I remember a photograph of myself at four years old. I am sitting on the floor and smiling with my arm around my new puppy. I am wearing a green checked dress. The puppy is a light fawn color with a white nose and white belly. We are roughly the same size. There is a Christmas tree behind me and the legs and feet of adults at the edge of the frame. I have no memory of this event; in my earliest memories we already have a dog. His name is Caboose.
Except it’s not entirely true that in my earliest memories we had a dog, because he isn’t present in most of my memories. I remember the fact that he existed at that time, but he wasn’t there. If each memory were a photograph, he would be, always, outside the frame. We kept him in the backyard, to be eventually joined by first one, and then two, black cats, and an escaped rabbit.
When my parents tell the story, they say, We got you a puppy because he was small, and you were small, but we should have gotten a small dog instead. The puppy was rambunctious. He scared you. It’s a reasonable explanation. I don’t know if it’s true. I only know that I never loved him. None of us did.

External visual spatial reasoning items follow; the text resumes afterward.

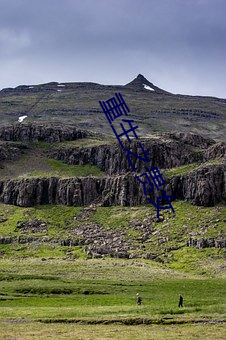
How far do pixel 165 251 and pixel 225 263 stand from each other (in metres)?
23.3

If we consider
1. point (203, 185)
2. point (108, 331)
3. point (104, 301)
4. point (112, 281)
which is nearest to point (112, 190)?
point (203, 185)

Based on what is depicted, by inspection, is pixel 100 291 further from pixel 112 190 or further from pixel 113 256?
pixel 112 190

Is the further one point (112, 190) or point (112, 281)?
point (112, 190)

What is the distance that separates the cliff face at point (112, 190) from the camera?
557 feet

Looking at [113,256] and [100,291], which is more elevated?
[100,291]

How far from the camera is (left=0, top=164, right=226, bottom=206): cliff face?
557ft

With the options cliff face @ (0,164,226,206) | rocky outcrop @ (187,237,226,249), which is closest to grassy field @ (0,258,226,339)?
rocky outcrop @ (187,237,226,249)

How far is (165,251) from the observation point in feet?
452

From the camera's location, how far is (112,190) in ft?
614

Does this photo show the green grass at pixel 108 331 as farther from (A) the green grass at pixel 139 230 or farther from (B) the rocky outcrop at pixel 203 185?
(B) the rocky outcrop at pixel 203 185

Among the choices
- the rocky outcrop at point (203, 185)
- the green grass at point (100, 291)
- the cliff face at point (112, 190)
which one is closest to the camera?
the green grass at point (100, 291)

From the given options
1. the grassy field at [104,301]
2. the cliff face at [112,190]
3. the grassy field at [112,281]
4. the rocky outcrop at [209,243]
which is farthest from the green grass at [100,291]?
the cliff face at [112,190]

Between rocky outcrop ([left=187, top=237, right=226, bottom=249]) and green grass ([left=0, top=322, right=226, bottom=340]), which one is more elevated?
green grass ([left=0, top=322, right=226, bottom=340])

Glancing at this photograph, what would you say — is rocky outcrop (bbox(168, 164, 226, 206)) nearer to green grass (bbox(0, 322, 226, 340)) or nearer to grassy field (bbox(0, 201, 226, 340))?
grassy field (bbox(0, 201, 226, 340))
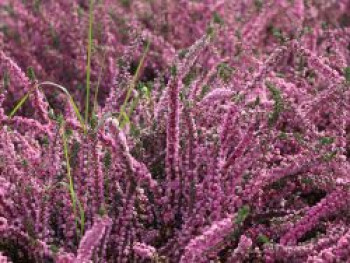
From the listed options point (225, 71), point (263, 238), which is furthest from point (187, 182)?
point (225, 71)

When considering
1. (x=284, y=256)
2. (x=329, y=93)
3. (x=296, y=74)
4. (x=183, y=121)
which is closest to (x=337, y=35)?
(x=296, y=74)

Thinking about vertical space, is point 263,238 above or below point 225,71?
→ below

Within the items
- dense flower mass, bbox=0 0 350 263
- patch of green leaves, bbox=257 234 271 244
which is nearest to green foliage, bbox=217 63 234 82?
dense flower mass, bbox=0 0 350 263

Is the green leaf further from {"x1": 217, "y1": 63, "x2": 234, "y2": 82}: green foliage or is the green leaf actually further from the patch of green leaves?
{"x1": 217, "y1": 63, "x2": 234, "y2": 82}: green foliage

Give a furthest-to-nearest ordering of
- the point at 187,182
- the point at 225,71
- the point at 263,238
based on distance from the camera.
Result: the point at 225,71 < the point at 187,182 < the point at 263,238

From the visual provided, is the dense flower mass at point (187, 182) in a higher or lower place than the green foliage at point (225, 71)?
lower

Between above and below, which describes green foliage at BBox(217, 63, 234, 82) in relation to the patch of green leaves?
above

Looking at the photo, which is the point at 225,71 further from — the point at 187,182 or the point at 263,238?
the point at 263,238

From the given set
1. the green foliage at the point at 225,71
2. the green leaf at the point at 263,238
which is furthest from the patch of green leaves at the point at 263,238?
the green foliage at the point at 225,71

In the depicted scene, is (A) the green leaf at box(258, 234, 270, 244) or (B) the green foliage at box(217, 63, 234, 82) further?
(B) the green foliage at box(217, 63, 234, 82)

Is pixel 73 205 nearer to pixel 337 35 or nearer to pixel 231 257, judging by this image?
pixel 231 257

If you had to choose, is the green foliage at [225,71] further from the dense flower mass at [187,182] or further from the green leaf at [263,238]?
the green leaf at [263,238]
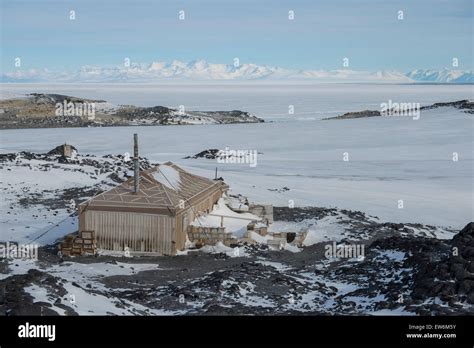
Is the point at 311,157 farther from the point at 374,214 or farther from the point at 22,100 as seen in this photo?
the point at 22,100

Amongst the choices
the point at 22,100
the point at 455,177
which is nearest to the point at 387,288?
the point at 455,177

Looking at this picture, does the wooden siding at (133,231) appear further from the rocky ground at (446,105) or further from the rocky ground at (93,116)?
the rocky ground at (446,105)

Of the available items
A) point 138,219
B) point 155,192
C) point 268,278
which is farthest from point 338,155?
point 268,278

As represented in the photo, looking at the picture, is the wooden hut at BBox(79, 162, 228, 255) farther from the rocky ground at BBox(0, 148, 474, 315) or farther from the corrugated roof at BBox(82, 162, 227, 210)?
the rocky ground at BBox(0, 148, 474, 315)

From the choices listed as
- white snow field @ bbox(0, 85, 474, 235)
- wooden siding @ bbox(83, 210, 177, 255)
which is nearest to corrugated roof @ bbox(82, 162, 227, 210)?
wooden siding @ bbox(83, 210, 177, 255)

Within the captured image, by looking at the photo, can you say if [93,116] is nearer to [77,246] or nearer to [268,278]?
[77,246]

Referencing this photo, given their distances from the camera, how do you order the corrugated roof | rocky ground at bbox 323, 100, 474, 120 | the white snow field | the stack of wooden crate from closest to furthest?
the stack of wooden crate → the corrugated roof → the white snow field → rocky ground at bbox 323, 100, 474, 120
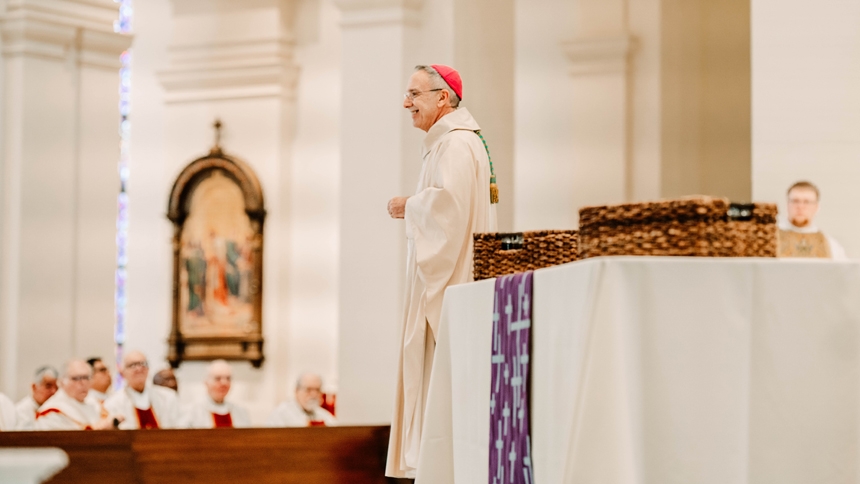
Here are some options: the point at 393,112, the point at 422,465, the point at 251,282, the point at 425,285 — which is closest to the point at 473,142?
the point at 425,285

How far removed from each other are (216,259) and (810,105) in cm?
910

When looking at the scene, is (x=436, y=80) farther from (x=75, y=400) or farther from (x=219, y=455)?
(x=75, y=400)

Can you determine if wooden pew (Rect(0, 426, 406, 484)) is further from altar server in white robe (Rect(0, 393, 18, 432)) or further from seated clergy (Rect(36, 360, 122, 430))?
seated clergy (Rect(36, 360, 122, 430))

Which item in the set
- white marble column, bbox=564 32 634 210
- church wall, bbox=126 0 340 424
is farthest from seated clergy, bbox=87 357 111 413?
white marble column, bbox=564 32 634 210

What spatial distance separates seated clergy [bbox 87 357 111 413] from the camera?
1124 centimetres

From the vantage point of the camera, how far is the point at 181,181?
51.8 feet

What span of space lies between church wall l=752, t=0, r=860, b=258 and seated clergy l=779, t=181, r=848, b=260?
0.28 m

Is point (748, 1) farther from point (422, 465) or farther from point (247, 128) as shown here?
point (422, 465)

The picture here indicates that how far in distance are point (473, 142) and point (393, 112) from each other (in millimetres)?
3875

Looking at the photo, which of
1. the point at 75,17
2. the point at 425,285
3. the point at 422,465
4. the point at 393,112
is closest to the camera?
the point at 422,465

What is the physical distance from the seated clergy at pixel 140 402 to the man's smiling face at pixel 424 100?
232 inches

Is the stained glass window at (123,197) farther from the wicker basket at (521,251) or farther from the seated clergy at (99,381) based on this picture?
the wicker basket at (521,251)

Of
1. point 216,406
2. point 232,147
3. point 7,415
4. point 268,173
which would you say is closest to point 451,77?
point 7,415

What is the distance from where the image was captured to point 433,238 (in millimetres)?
5559
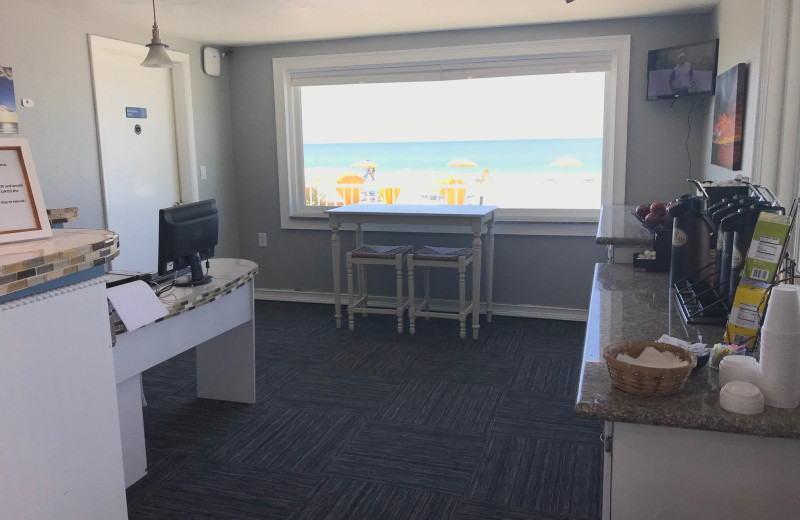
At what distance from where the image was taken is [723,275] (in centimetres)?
182

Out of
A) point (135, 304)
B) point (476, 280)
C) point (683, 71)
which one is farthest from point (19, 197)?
point (683, 71)

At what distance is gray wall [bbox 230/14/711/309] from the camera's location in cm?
439

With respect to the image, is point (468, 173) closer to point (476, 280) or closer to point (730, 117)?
point (476, 280)

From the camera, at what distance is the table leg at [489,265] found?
474 centimetres

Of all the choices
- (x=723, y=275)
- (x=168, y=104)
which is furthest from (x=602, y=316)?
(x=168, y=104)

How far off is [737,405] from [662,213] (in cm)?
178

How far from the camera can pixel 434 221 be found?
Answer: 448 centimetres

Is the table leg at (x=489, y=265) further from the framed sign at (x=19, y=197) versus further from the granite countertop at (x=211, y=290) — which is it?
the framed sign at (x=19, y=197)

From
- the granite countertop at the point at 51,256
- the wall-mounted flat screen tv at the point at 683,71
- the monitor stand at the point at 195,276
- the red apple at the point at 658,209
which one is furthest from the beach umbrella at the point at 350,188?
the granite countertop at the point at 51,256

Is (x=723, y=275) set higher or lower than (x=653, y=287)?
higher

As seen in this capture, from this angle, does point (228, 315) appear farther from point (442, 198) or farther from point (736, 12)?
point (736, 12)

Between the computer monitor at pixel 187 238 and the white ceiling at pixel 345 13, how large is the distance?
144cm

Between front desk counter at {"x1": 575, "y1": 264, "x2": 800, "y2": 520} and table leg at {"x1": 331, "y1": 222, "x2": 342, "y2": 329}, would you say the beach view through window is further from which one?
front desk counter at {"x1": 575, "y1": 264, "x2": 800, "y2": 520}

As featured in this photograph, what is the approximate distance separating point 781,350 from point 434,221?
3311 mm
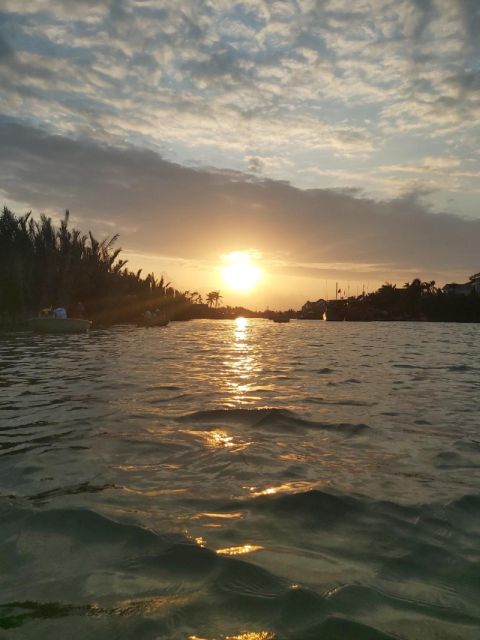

I don’t know if I had asked for a dog or if he just happened. With two parents, a brother, and a white stucco ranch house with a fenced-in backyard, perhaps the dog was simply a necessary part of what I would later learn to call our nuclear family. Other necessities included family trips in the summer to the Grand Canyon and day trips to the mountains in the winter. Dutifully, I learned to make snow angels and sled down small hills. My attempts at making snowmen were less successful. Afterwards, we would get back in the van, wet and shivering, and drive back home.